Milton Friedman a toujours été un opposant résolu de l'indépendance des banques centrales C'est pourtant dans ce sens que l'on s'est dirigé. La politique monétaire prônée par Friedman consistait en une règle fixe : fixer un taux de croissance de la masse monétaire calqué sur le taux de croissance à long terme du produit national et le garder quoi qu'il arrive. iI proposait même que cette règle soit inscrite dans la constitution. Or aujourd'hui c'est (au moins aux Etats-Unis) la personnalisation, la gestion par les fed funds, l'empirisme et une bonne dose discrétion qui caractérisent la politique monétaire. Avec un certain succès, semble-t-il. Et, en zone euro, la BCE est indépendante. Il est vrai, là encore, que la position de M. Friedman était partiellement attentiste. La stabilité du taux de croissance de la masse monétaire était préconisée dans l'attente des progrès de l'analyse et de la pratique monétaire. Peut-on parler de demi-échec ?

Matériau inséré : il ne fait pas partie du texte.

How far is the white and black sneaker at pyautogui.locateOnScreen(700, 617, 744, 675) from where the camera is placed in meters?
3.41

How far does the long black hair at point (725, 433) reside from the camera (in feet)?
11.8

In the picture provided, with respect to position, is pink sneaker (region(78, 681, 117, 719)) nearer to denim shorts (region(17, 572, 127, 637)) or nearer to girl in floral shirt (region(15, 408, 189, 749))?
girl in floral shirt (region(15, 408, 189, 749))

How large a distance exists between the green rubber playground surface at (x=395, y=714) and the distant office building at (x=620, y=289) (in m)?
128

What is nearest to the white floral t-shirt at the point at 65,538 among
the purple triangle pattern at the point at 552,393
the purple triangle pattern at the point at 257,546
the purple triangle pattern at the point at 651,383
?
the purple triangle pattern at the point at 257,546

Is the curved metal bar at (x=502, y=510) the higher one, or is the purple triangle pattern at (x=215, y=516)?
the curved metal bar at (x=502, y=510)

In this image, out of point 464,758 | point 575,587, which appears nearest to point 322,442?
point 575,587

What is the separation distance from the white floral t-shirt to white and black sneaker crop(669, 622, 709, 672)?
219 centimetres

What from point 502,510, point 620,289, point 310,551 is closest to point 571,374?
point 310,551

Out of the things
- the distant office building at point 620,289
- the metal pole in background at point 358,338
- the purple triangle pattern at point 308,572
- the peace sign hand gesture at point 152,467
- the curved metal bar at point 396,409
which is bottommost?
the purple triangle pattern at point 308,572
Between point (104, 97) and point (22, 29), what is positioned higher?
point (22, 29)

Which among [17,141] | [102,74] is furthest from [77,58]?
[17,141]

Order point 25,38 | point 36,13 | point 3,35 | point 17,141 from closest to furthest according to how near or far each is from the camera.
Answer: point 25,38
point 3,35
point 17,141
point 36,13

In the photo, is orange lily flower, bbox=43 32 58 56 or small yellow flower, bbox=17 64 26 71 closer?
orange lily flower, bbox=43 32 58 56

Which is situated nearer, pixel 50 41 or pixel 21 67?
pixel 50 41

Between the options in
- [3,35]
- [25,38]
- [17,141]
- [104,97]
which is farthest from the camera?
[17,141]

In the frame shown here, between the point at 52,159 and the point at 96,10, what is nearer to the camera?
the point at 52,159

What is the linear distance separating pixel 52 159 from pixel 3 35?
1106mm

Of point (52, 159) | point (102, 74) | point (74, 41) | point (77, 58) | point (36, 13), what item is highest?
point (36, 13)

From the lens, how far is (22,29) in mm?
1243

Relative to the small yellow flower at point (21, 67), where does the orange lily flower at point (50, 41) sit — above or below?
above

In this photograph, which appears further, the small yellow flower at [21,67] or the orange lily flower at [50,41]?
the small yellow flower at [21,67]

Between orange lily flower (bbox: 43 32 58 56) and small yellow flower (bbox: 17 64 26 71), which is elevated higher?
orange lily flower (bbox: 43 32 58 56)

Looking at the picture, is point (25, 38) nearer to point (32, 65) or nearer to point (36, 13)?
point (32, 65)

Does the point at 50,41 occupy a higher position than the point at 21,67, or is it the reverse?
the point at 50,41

c. Sur l'expérience de Paul Volcker au début des années 1980

À partir du milieu des années 70, aux États-Unis, l'inflation passe à deux chiffres, ce qui met en évidence la nécessité d'une politique anti-inflationniste. A ce moment là, la théorie alternative que représente le monétarisme prend de l'importance ; en 1979, Paul Volcker devient président de la FED et lance alors la première expérience affichée de contrôle des réserves bancaires. Il va vaincre l'inflation et, plus important encore, les anticipations d'inflation dont l'inflation se nourrit, mais au prix d'une récession (1982). Etait-ce une politique authentiquement monétariste ? Milton Friedman l'a toujours contesté avec force (voir son interview dans Snowdon B., Vane H. et Wynarczyk P. (1997), ch. 4, p.198) : "Aucune expérience monétariste ne fut mise en œuvre au cours de la période 1979-82. Une rhétorique monétariste accompagna des fluctuations de la quantité de monnaie plus importantes que précédemment. La leçon importante que l'on peut tirer de cette expérience était déjà connue : un taux de croissance monétaire suffisamment restrictif casse l'inflation" ; "(…) Grâce à Dieu, le Président était, lui, un authentique monétariste, profondément persuadé de la nécessité de réduire le rythme de croissance de la masse monétaire. L'extraordinaire patience dont il a su faire preuve, rarissime pour un homme politique, a permis à l'Amérique de recueillir, à partir de 1983, les fruits de la désinflation. Mais le mérite en revient plus au président Reagan qu'à Paul Volcker".

Par contre, Friedman soutient à contre-courant des idées reçues que Greenspan a suivi les prescriptions monétaristes sans le dire : "(…) si l'on trace une courbe représentant l'évolution de la masse monétaire trimestre par trimestre depuis 1945, on constate que le taux de croissance de celle-ci durant les années Greenspan (de 1987 à ce jour) a été, dans l'ensemble, plus bas que sous ses prédécesseurs et, surtout, qu'il a connu des fluctuations moins prononcées" {voir Friedman (1997)}.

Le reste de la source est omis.